Passage Block Start

Striving for perfection


It hurts. That’s the best way I can describe it. The emotional and mental anguish of knowing my work isn’t perfect…every second I think about it, I want to punch clowns and kick nuns. The saving grace is simple: No one’s work is perfect. Everyone I know how spotted a flaw in someone else’s work. A typo, a plot point, a sharp edge in an otherwise smooth image…they exist, they mock, they beg for our attention and our suffering.

A good friend of mine was fond of pointing out errors in Terry Prachet books — that’s all fine and good until you find out the man is still cranking out works while suffering from Alzheimer’s disease (something close and personal as my mother is suffering from the very same poison.) My wife was reading a NY Times best seller (no not one of my books — at least not yet) and started pointing out typos.

But no matter how many writers I know that suffer from the same plague — it still hurts. There is no comfort or joy in knowing all of the immensely hard work you have put into a novel has paid off in typos, formatting, or grammatical errors. The only saving grace is that your story is strong enough to withstand the nearly-insufferable weight of error.

Passage Block End
Dataset excerpts Block Start

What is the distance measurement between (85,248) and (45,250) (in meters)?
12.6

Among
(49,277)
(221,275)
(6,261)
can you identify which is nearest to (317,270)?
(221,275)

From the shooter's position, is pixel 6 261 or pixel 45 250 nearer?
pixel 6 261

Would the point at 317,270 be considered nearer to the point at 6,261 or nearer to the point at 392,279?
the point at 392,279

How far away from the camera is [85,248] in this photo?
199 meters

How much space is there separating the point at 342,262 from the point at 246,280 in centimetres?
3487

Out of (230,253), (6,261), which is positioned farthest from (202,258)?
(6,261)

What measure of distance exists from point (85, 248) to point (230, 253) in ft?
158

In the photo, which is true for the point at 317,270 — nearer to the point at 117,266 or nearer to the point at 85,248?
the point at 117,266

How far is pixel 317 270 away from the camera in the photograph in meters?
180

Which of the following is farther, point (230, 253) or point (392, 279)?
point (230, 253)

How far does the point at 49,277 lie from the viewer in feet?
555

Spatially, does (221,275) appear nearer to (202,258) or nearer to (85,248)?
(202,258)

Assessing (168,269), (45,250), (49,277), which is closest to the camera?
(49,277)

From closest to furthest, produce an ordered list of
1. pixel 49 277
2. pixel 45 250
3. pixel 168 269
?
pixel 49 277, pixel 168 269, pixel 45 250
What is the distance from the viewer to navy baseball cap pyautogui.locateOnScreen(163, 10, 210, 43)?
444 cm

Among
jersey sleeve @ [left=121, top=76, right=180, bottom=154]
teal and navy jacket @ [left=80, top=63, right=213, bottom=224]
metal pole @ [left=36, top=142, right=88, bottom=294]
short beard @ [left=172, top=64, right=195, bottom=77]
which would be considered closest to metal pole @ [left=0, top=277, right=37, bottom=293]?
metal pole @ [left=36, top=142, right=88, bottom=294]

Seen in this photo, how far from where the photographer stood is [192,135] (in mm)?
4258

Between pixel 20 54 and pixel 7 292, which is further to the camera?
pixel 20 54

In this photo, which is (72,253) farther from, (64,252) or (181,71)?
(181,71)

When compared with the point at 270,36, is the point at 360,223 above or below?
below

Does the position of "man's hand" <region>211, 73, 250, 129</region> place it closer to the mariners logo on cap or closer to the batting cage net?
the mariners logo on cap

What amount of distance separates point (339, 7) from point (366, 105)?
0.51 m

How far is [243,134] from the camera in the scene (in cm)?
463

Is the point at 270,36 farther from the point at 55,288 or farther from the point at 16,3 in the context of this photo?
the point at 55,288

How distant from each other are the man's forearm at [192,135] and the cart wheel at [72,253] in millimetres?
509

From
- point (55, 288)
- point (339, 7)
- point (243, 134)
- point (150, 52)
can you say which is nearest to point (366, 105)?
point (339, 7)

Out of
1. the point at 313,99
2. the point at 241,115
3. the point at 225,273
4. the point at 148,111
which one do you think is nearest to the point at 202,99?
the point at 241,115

Dataset excerpts Block End

Continue the piece on striving for perfection, picking up right after its final sentence.

When I was an actor it was the same game — I pushed myself beyond my normal limits to find something fresh, a different take on an old classic, make my body or voice do something it couldn’t previously do. The big difference between acting and writing is that, in live theatre the audience relished in mistakes. An audience seeing an actor make a mistake felt like they received a special gift — something none of the other audiences would ever see. Writing? Not so much. Readers want perfection — even at $0.99 cents.

But I still strive for the same from my words. I want to push them, bend them, twist them, make them obey my will. And until I manage to get to that magical realm where I know, beyond a shadow of a doubt, that when the file is submitted for publication it is as near perfection as the human condition allows.

Until then I will keep sweating, suffering, and nearly weeping for my words.